Whether you’re dealing with a problem employee or your business has fallen on hard times, letting an employee go is never easy.
Firing an employee is a necessary evil that should be handled with the utmost care and professionalism. After all, it not only affects that employee’s career, confidence, and livelihood, but it also affects your current employees and the overall atmosphere of the office.
Here are 7 tips for letting employees go without hard feelings.
1. Consider Outplacement Services
Outplacement services can be a great way of showing employees that the company cares about its people’s wellbeing. Choose a company that offers personalised services, so the employee can be prepared both emotionally and practically for the change to come.

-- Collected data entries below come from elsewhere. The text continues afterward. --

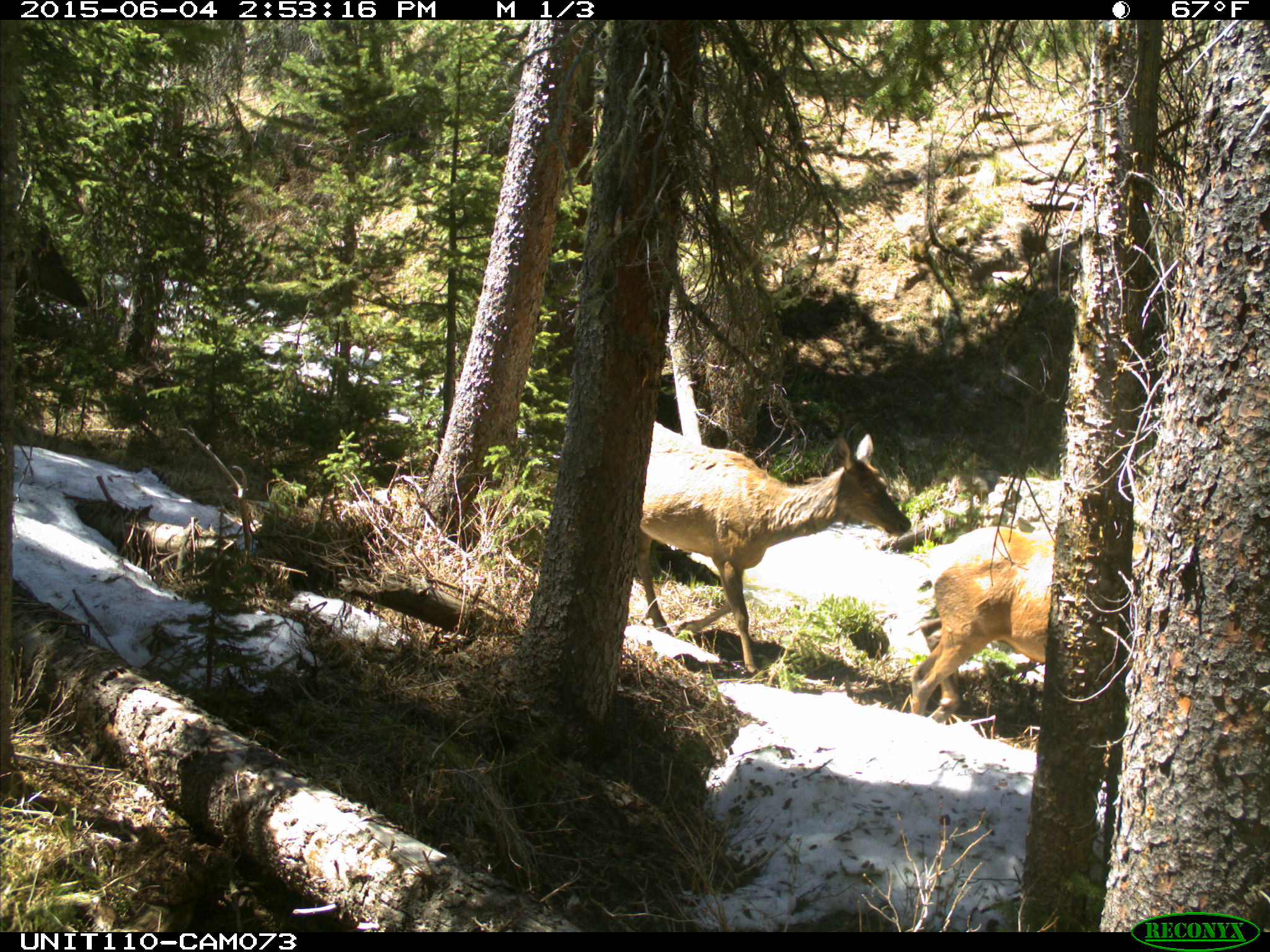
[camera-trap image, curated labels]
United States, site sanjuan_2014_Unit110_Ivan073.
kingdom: Animalia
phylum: Chordata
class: Mammalia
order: Artiodactyla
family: Cervidae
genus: Cervus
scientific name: Cervus elaphus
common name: red deer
Cervus elaphus (red deer).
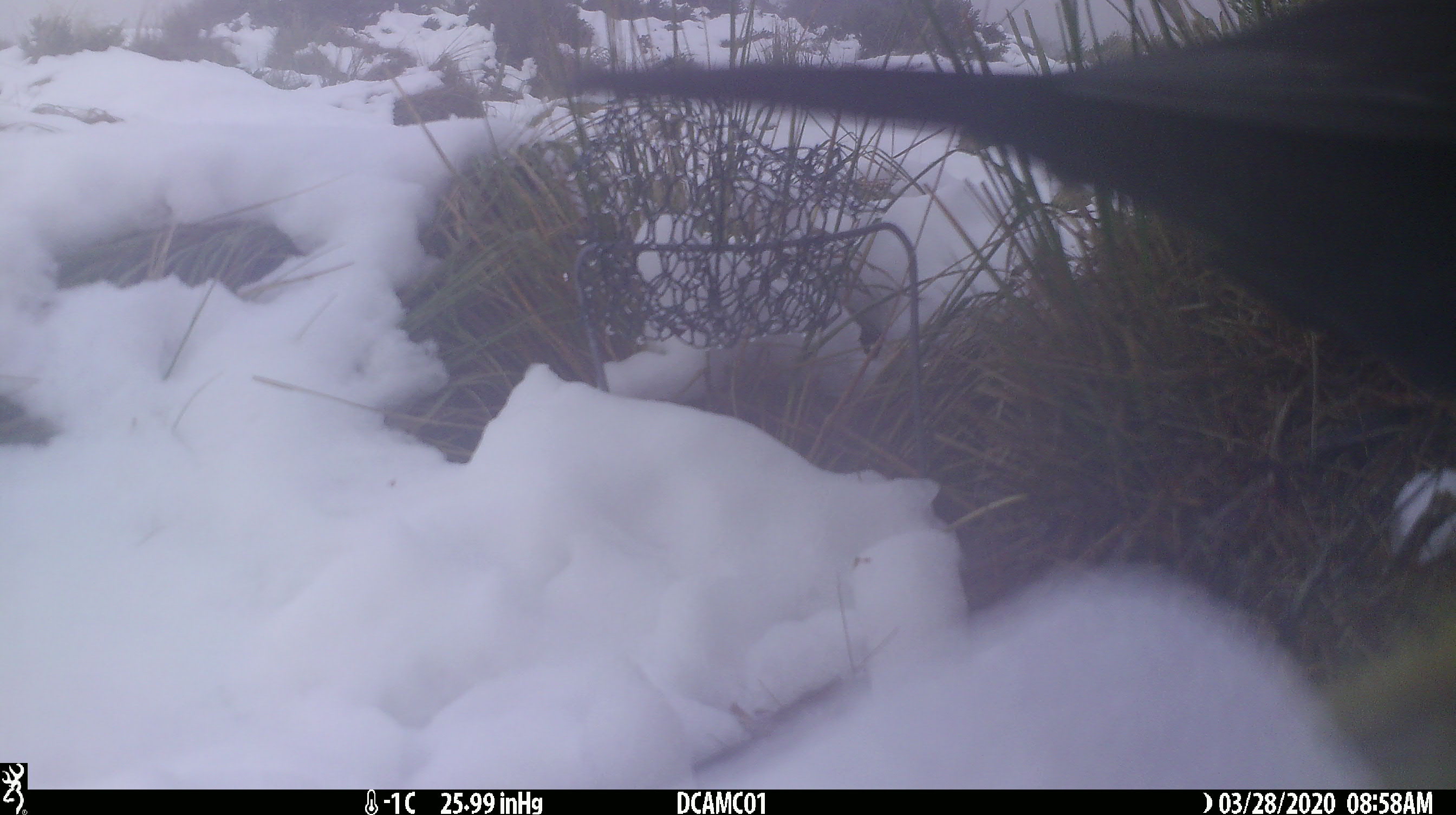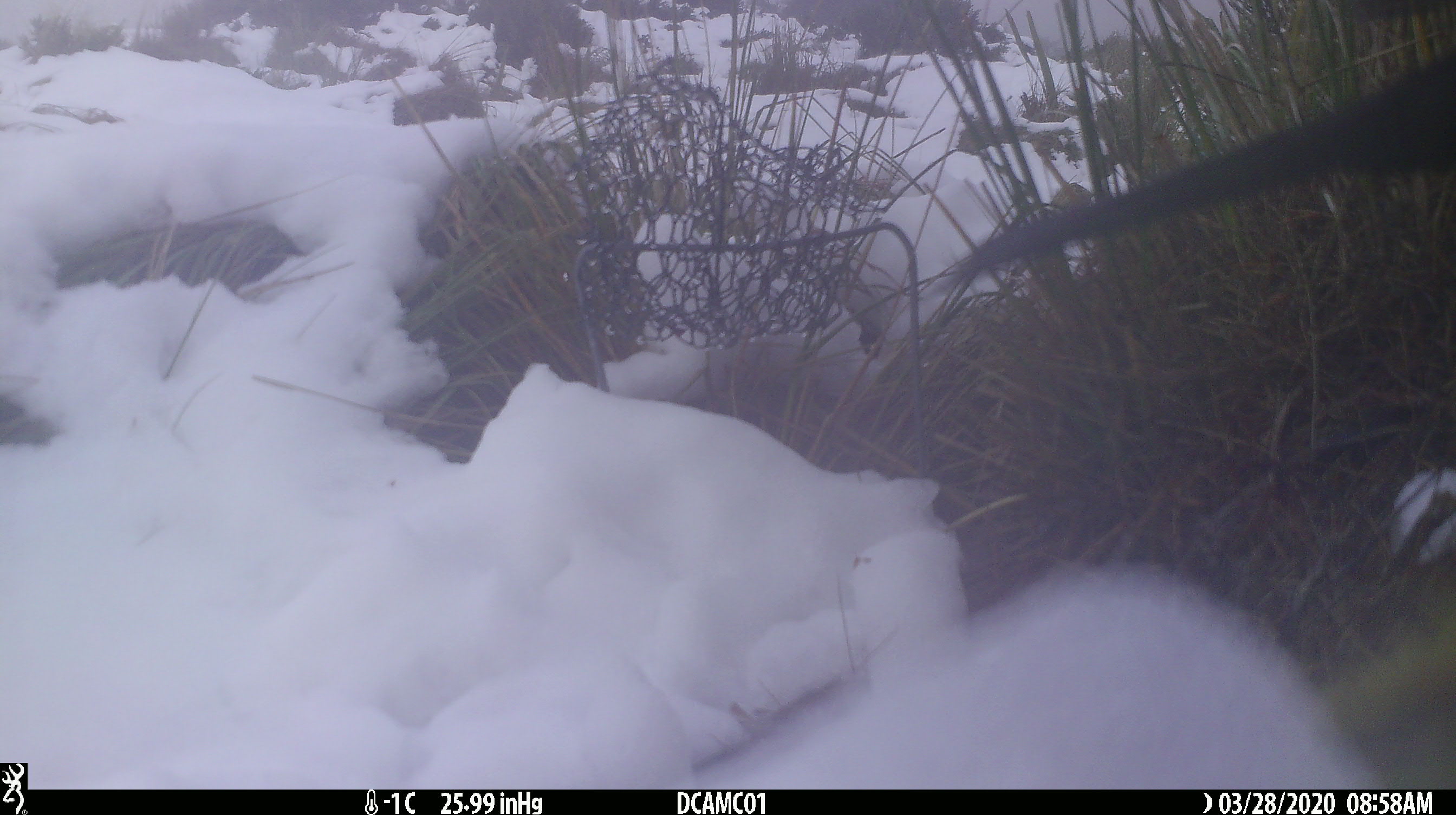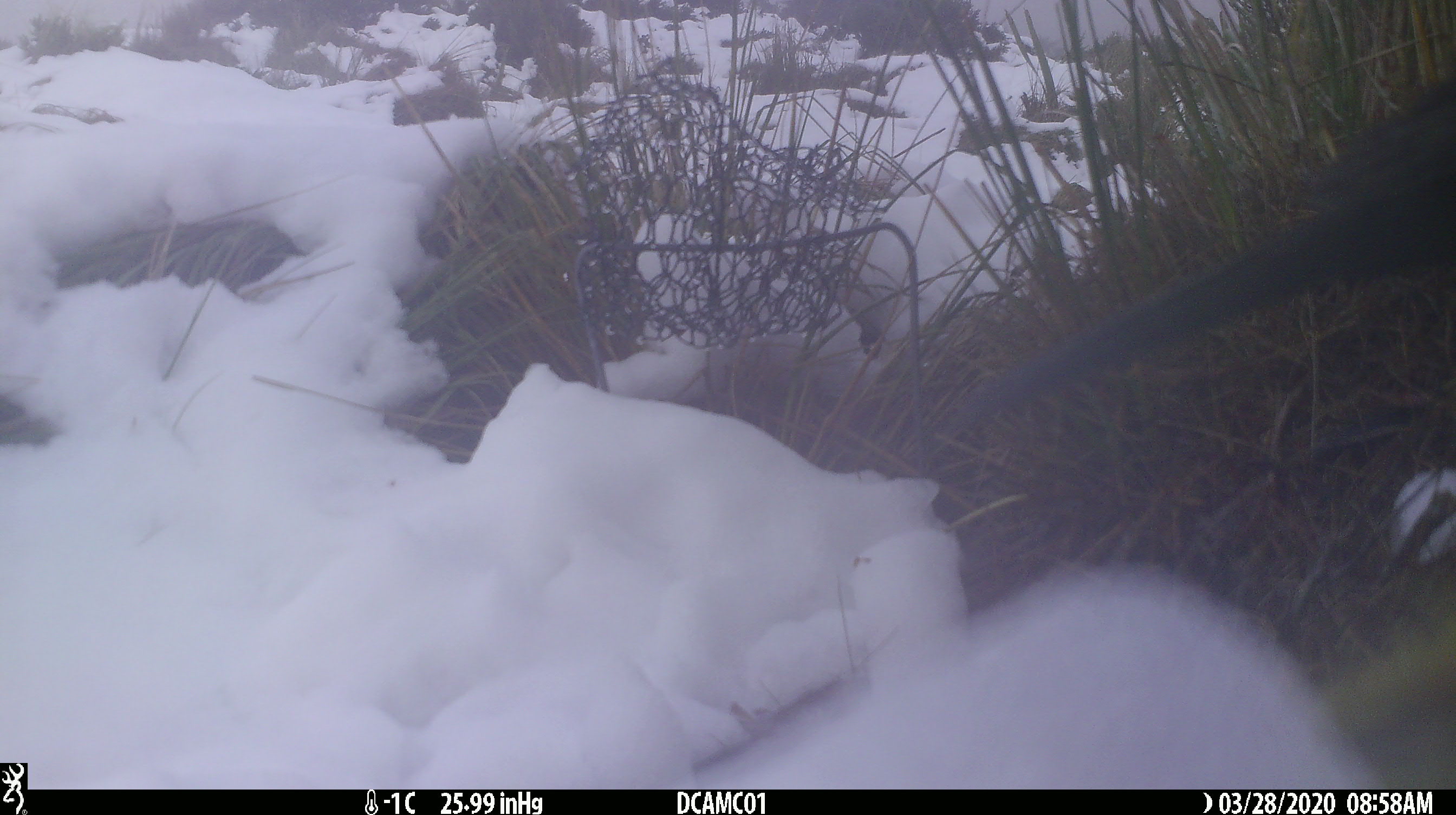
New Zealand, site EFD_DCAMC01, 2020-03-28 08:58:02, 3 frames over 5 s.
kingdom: Animalia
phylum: Chordata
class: Aves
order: Passeriformes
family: Turdidae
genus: Turdus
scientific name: Turdus merula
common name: eurasian blackbird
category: blackbird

It’s a good idea to have a coach set up for the employee ahead of time. In this way, through a private session, the employee is equipped with resources to help them manage their emotions and feel confident and supported around finding a new position that suits them.
2. Don’t Let it Come as a Surprise
Don’t let the termination of an employee come as a complete shock. If you’re dealing with a bad hire, give them an opportunity to improve, or leave, first. Pull the individual aside, have a conversation, express your concerns, and provide feedback on how they might improve.
If you’re dealing with a layoff, give the employee advanced notice. This allows them to continue earning an income while having the necessary time to find a new position.
3. Be Clear and Concise
Firing someone is hard enough as it is, no need to drag it out. During your conversation, be as clear and concise as possible. It’s important to pinpoint the reason for termination – layoff, performance issue, policy violation – and ensure the employee that there is no discrimination at play.
Be careful not to attack the individual as a person, but focus on the facts. It’s also a good idea to reiterate some of the good the person has done in the position. Explain how they benefited the company, the importance of their role, and offer to be a future reference. This can help to calm the employee down and prevent them from becoming defensive.
4. Keep it Private
This goes without saying, but be sure to keep the sensitive situation private. Not only should you arrange a private meeting to discuss the termination, but they shouldn’t have to empty their desk in front of their coworkers. Work with the individual to arrange for after-hours packing to allow them to leave with dignity.
5. Notify Existing Employees
The individual being terminated is not the only one to worry about. The event may make current employees feel uncomfortable and anxious, worrying not only about the new workload they may have but about the security of their jobs.
Set up a meeting with your employees to discuss the termination. While you want to provide a truthful explanation, keep it brief and be sure to maintain the privacy of the employee who was let go. In this meeting, you’ll also want to discuss a plan for how to extra workload will be dealt with, allowing workers to voice their opinions and ideas as well.
The Bottom Line
Nobody wants to have to fire anyone, whether it’s a bad hire or an unfortunate layoff. However, it’s a hard fact of business that must be dealt with.
These tips can help you manage a tough situation with professionalism, confidence, and gentleness.